J. Anthony Romero 3d wants to encourage more large national banks to do business in the nation's capital and to improve banks' fulfillment of Community Reinvestment Act commitments they made in the late 1980s.
That may be easier said than done. In the last several years, most of the District's local banks have either folded or been swallowed up by regional banks. Meanwhile, no new banks have taken their place.
In fact, Mr. Romero's office is one of the nation's loneliest banking agencies, with no examiners and only two staffers besides the superintendent. Still, the 65-year-old Mr. Romero hopes to build the District into a major banking center.
"I want to promote a climate in which financial institutions want to and will organize to do business in the District," Mr. Romero said. "We are going to create the kind of climate that will make it easy for banks to come into the District of Columbia," he added.
Before he was even confirmed in office, Mr. Romero got started promoting new business for the District. Following rumors of a pending merger between NationsBank and BankAmerica last month, Mr. Romero wrote to the heads of both institutions, encouraging them to consider headquartering a merged institution in the District.
If the banks did merge, the result would be "the first truly national bank in the United States of America," Mr. Romero wrote in the letters.
The interstate branching law that will soon take effect could also help to bring more banks to the District, because it will allow banks to branch into D.C. without the need to merge or make acquisitions, Mr. Romero said. A banking and branching measure will be brought before the City Council on Wednesday.
On the CRA front, Mr. Romero said he intends to make sure banks fulfill lending commitments they made in the late 1980s.
In addition, Mr. Romero says he is particularly interested in seeing more banks invest in affordable mortgage products to help increase the number of housing opportunities in the District. He also believes that regulation of check cashing institutions is long overdue.
Mr. Romero has been superintendent since Oct. 11, but was acting superintendent for three months before that. From 1975 to 1994, he served on the District's Board of Equalization, holding the position of vice chairman for two of those years.
Mr. Romero graduated from the University of Morocco in 1953 with a BA degree in Business Administration and Economics. Since coming to the United States in 1958, he has worked as a real estate broker in the greater Washington area, spending the last 25 years in the banking industry.
"I understand both the needs of the consumer and the needs of the financial institutions, which you cannot ignore. Because of that, I'm in a place in the middle. I can really serve both sides," Mr. Romero said. "Banking has been in my heart all my life, and I enjoy what I'm doing."
Mr. Romero says his "humble" origins provide him an edge in serving the District, where he has made his home since arriving in this country.
"I'm an immigrant. I know what it is to need money. And I know what it is to start at the beginning," Mr. Romero said.

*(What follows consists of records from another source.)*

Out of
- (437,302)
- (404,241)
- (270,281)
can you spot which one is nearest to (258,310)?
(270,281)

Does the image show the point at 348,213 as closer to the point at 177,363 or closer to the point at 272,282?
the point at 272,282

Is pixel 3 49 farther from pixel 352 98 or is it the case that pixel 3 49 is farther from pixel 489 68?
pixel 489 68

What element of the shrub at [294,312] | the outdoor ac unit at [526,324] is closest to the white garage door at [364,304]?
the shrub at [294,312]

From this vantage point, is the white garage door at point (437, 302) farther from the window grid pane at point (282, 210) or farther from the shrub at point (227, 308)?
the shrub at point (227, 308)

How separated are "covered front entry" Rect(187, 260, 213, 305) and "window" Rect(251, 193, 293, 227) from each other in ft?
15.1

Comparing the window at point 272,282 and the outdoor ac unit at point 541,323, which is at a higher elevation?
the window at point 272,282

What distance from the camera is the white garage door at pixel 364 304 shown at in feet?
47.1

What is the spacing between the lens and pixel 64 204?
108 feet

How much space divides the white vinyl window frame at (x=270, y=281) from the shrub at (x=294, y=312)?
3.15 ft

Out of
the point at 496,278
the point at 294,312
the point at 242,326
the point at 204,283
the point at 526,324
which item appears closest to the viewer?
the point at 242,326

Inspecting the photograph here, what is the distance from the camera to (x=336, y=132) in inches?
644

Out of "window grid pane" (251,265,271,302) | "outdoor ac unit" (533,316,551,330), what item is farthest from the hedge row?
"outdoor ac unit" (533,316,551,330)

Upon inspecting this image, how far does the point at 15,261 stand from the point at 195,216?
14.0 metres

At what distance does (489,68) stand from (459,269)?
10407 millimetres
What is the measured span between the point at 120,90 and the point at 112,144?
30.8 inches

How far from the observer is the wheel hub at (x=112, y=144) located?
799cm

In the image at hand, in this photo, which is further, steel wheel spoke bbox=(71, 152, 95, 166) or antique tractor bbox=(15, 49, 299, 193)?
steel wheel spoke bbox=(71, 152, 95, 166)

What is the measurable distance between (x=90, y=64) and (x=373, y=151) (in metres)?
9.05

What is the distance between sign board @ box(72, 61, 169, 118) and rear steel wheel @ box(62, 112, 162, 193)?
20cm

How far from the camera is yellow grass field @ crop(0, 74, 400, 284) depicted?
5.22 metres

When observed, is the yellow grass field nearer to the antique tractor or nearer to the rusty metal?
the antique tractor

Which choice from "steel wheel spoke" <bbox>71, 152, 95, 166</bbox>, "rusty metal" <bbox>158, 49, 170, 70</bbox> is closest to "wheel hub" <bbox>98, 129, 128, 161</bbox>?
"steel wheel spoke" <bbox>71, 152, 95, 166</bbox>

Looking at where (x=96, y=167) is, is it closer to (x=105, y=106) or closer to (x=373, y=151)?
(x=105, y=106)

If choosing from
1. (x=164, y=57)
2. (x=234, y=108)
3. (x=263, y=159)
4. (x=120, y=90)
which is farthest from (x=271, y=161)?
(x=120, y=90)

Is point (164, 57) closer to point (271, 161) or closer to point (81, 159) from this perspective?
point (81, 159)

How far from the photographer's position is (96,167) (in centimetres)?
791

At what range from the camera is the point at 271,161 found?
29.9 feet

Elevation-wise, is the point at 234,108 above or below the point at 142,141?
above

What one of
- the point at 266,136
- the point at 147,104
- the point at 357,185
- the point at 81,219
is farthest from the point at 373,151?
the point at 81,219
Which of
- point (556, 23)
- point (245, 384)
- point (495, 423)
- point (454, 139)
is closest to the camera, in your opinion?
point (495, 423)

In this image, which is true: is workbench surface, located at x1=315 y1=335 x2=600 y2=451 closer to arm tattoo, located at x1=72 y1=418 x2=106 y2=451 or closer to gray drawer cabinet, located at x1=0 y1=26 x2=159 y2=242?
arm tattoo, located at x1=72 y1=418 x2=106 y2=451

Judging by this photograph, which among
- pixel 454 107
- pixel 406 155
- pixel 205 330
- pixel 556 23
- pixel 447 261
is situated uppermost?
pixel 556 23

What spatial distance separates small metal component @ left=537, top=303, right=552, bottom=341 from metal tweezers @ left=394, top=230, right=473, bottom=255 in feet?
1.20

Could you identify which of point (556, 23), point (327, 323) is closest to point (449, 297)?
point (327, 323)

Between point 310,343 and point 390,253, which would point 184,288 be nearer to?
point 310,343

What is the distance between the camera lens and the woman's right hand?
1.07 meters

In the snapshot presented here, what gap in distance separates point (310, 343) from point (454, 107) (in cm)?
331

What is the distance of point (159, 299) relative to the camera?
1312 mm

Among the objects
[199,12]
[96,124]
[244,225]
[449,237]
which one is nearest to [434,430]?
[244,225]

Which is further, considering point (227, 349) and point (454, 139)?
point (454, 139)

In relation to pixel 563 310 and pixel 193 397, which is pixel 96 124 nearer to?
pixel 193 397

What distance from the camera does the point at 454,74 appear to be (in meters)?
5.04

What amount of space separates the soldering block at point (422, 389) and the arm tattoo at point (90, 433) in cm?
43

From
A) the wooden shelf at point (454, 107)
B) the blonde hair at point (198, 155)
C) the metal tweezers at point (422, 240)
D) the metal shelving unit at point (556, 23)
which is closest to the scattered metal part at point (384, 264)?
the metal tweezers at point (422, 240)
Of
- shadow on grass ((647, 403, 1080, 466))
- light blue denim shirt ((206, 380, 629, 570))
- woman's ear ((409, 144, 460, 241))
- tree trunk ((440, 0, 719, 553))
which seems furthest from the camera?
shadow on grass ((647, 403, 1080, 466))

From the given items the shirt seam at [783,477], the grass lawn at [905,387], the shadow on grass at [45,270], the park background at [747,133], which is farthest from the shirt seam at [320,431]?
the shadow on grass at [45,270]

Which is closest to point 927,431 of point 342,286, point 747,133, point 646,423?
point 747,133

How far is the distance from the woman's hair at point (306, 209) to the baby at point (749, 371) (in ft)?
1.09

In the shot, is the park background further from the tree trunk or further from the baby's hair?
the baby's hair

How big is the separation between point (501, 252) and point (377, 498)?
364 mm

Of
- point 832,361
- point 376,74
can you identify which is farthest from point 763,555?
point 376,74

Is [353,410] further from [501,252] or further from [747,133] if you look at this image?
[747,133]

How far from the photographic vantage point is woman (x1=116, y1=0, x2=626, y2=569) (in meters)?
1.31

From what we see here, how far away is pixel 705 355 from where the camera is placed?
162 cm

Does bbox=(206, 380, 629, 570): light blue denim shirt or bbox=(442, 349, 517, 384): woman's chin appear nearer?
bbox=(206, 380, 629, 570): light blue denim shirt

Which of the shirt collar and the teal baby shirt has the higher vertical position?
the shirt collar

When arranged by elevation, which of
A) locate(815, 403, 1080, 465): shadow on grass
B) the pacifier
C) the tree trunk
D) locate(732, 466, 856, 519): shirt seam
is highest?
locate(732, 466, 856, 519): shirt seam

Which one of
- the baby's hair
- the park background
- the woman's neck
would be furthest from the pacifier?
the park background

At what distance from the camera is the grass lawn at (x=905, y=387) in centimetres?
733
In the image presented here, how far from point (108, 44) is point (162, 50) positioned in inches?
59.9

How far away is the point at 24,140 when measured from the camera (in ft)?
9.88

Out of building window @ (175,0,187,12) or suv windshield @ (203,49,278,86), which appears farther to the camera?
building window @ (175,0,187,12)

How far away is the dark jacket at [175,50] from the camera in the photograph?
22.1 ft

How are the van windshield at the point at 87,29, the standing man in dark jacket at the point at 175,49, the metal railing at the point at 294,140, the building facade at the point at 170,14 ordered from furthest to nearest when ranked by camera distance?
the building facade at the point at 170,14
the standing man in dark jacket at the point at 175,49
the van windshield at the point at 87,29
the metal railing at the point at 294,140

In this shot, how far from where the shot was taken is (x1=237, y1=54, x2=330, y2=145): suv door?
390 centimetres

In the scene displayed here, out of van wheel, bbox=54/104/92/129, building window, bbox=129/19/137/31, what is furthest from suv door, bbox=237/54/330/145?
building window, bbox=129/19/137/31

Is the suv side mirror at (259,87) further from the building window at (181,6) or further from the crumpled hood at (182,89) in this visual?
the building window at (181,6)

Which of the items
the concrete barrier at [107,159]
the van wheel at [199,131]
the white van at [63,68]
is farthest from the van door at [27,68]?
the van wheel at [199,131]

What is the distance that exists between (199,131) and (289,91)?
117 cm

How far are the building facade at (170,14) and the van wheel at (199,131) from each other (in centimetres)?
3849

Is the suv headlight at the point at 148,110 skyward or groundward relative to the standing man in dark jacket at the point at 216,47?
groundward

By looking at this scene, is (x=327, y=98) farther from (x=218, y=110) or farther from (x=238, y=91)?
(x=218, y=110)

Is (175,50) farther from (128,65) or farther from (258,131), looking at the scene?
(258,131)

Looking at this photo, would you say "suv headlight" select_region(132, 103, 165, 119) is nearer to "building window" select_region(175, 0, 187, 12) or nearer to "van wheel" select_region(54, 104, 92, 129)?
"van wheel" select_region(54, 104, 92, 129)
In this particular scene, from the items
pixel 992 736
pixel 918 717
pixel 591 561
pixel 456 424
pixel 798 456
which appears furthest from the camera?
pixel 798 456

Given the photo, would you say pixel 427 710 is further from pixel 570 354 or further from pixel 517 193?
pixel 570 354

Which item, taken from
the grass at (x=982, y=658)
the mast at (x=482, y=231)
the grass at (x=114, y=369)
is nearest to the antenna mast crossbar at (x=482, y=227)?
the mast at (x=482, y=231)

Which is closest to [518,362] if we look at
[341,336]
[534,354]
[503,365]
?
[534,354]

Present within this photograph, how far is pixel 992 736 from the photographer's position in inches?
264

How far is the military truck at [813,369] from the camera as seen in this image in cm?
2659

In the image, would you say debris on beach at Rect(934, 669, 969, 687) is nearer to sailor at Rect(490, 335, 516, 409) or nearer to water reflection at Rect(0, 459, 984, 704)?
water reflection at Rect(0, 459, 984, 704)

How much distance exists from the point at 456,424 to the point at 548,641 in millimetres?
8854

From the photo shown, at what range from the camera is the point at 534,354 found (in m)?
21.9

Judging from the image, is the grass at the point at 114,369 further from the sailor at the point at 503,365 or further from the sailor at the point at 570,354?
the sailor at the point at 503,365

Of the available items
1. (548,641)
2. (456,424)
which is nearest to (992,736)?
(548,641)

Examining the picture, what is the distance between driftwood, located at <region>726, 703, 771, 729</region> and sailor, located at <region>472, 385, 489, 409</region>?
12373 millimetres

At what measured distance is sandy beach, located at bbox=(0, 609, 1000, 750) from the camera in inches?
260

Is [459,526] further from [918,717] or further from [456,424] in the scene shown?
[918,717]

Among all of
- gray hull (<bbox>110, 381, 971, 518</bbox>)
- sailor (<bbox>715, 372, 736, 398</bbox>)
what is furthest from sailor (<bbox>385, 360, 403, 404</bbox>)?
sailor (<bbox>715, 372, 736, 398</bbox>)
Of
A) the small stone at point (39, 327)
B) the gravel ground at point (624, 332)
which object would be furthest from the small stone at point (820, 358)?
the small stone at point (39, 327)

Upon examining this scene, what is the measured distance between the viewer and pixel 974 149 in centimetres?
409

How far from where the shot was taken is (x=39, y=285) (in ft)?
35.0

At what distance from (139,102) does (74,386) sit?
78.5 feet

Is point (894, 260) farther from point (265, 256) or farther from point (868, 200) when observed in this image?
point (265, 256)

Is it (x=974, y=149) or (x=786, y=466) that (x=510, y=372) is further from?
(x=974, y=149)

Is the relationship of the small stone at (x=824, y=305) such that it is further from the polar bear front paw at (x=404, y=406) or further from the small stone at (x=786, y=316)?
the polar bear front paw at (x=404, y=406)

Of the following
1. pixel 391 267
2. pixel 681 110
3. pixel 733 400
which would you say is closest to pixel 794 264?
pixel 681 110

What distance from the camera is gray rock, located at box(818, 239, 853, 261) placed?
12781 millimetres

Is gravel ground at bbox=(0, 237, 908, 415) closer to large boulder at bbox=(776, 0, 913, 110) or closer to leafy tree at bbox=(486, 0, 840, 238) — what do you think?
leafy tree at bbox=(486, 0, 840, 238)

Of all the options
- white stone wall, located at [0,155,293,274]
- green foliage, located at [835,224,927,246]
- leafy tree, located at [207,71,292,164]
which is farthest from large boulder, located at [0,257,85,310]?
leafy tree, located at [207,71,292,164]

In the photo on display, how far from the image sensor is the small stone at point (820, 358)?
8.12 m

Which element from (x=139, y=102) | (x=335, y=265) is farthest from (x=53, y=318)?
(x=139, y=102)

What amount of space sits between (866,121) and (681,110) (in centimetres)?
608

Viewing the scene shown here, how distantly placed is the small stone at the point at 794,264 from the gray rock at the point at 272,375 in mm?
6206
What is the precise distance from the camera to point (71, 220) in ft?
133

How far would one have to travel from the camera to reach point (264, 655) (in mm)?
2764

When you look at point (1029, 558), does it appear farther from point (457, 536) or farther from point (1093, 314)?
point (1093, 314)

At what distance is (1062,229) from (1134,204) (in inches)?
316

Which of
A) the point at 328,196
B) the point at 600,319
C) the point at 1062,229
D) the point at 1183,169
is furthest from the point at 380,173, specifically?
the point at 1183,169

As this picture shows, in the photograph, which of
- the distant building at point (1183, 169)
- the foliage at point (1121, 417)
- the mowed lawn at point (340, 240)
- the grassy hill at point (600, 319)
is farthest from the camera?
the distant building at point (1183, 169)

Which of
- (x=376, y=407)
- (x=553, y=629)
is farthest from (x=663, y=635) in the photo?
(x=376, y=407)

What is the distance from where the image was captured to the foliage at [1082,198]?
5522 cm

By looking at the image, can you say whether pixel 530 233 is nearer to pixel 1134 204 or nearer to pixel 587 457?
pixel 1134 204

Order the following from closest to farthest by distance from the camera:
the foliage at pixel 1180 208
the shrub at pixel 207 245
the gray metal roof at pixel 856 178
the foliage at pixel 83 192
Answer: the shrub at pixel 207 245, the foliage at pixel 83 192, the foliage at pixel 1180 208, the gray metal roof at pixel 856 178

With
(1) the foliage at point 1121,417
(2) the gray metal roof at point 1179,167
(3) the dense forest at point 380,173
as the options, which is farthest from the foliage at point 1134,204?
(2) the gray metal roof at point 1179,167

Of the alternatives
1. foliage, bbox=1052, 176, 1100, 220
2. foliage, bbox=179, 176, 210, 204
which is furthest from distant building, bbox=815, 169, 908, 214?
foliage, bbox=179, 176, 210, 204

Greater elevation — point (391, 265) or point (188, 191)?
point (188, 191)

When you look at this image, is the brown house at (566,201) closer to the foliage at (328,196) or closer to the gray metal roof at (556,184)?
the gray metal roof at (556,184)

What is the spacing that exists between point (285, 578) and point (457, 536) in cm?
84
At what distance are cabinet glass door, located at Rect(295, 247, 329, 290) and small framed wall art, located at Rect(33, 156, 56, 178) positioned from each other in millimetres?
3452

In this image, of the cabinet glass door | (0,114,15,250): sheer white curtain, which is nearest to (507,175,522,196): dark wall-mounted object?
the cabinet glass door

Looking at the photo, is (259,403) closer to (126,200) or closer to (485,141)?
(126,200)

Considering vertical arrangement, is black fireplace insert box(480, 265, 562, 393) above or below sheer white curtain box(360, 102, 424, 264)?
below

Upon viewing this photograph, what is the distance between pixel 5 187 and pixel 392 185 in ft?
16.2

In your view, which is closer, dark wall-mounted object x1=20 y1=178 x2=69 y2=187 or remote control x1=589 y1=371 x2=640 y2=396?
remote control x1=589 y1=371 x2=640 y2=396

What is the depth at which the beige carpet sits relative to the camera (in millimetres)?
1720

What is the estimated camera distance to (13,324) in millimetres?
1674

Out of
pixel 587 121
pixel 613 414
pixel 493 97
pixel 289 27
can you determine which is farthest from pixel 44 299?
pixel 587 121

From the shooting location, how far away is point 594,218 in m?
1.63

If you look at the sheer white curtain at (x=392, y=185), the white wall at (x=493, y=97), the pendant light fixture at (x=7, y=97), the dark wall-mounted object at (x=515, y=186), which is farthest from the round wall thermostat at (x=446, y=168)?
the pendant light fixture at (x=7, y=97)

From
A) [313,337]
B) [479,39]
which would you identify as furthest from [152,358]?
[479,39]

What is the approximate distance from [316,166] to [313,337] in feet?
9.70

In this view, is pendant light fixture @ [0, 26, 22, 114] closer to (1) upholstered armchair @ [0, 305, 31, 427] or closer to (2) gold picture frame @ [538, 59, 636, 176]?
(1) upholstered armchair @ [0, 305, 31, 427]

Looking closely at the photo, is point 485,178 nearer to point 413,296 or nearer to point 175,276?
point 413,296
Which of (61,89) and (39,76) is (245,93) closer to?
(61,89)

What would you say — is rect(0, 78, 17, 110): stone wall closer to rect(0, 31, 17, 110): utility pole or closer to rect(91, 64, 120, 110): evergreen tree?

An easygoing demeanor helps him interact with people in the District. Also, he speaks five languages: Arabic, French, Italian, Spanish, and "a little bit of English," Mr. Romero, a fluent English speaker, quipped.
Though not a native Washingtonian, he considers himself right at home here, both personally and professionally. "I'm a member of this community ... I understand the needs of the city."
Mr. Romero says his "humble" origins help him relate to residents of the District.